Yes, your list is elite-heavy (including Carleton, of course), which is perfectly fine; some students see anything “less” as unacceptable, but the list tells me that you’re not really crafting a list of schools that fit; you’ve essentially jotted down the 1-20 schools from the US News rankings. Again, that’s fine, but you have some wildly different schools there. For instance, Dartmouth is heavily greek, much more politically mixed, and, believe it or not, something of a party school. U of Chicago is nothing like that! I often thought that the “U of Chicago is the place where you lose your soul to round-the-clock study” was a stereotype, but I just recently read an anecdote in a book where a woman ruled out Chicago for that very reason!
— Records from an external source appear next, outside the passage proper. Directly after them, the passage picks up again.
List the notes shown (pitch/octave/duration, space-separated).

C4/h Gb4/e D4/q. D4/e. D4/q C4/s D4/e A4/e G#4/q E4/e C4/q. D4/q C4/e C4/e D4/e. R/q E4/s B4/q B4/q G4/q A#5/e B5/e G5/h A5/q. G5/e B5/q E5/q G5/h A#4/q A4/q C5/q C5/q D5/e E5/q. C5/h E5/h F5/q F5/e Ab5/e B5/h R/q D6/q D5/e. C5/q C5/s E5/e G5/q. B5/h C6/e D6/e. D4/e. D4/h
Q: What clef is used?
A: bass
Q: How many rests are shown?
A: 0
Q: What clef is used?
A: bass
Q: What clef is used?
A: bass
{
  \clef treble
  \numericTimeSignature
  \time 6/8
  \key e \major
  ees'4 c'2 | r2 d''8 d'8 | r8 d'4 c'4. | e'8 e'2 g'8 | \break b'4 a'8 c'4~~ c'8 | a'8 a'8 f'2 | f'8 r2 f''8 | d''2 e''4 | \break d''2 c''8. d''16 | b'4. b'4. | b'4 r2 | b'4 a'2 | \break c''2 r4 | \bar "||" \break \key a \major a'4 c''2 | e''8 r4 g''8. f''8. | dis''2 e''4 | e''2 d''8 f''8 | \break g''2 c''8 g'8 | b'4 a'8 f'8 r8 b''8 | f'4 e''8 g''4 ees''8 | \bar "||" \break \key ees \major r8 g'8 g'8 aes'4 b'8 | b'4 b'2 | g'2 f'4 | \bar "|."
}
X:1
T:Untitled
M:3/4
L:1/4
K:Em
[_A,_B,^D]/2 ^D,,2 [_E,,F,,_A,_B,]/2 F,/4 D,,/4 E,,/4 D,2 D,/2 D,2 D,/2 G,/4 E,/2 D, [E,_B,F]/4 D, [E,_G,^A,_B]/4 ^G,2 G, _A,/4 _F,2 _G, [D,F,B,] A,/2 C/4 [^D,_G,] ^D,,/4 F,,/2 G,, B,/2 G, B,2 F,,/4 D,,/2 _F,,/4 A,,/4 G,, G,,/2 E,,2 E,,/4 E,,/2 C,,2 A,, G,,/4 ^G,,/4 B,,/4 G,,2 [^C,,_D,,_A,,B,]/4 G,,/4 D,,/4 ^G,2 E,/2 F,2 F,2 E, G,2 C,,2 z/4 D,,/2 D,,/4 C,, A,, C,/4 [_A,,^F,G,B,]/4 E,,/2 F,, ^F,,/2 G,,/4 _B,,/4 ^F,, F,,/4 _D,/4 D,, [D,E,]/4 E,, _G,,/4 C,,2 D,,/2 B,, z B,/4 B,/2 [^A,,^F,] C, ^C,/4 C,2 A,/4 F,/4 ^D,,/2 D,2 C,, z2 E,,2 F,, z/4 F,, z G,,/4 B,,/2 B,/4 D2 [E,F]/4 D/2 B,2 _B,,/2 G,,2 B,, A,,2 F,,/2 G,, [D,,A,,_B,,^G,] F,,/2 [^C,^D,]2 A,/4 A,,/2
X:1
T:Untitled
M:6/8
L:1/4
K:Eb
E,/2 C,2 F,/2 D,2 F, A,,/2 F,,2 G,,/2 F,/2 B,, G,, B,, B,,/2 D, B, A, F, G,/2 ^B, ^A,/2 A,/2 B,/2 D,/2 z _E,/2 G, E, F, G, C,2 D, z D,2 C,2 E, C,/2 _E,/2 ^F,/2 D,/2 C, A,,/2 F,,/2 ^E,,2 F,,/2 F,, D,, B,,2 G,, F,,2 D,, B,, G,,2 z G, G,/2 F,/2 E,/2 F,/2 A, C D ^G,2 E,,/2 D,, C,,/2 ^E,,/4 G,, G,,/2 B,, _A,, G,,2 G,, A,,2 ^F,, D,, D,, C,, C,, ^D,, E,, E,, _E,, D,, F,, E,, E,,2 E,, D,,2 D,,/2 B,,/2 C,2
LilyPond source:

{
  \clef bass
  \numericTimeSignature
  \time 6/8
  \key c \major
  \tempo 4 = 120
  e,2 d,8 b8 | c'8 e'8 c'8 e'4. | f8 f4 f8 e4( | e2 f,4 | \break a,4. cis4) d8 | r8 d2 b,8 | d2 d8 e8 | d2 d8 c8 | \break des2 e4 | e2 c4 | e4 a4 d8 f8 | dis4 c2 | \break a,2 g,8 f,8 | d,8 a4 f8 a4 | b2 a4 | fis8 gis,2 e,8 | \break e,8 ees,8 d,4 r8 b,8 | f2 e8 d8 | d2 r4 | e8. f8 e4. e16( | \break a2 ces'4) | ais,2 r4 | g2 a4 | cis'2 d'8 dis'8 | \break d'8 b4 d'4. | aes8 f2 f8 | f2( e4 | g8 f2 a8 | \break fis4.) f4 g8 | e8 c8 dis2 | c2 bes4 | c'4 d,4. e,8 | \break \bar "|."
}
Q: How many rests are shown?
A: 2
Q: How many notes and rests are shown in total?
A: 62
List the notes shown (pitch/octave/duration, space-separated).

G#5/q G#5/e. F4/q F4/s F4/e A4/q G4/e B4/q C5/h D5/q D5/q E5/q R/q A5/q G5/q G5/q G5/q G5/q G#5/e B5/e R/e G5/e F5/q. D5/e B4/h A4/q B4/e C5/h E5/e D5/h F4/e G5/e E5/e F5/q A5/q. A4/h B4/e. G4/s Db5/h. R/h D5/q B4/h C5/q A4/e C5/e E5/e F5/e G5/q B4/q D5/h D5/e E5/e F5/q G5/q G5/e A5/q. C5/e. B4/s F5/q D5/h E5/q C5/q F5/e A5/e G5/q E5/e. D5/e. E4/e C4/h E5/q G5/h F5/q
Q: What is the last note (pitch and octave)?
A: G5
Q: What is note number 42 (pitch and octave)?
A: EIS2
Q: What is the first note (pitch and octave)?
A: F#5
Regardless, your profile looks impressive. GPA might be low (in the world of elite college admissions; not in the real world), but your weighted GPA, your class rank (if your school ranks), and the quality of your secondary school could make up for that.

Almost all the colleges on your list are very difficult to get into and thus a reach for you. Minnesota should be a safety and Rochester a match. I agree with what @coolguy40 and @hapworth have said. The colleges on your list are so different in geography, size, rural/urban, vibe. What type of college do you really want?

I also noticed that you would like to major in business. Very few of these colleges have undergraduate business schools. Sociology is a very different major. If a business major is important, limit your list to colleges with a business major. Also, while these colleges have good financial aid, I like the suggestion from @coolguy40 to consider colleges where you could get a large, hopefully full, merit scholarship. Arizona St Barrett Honors College might be another to consider.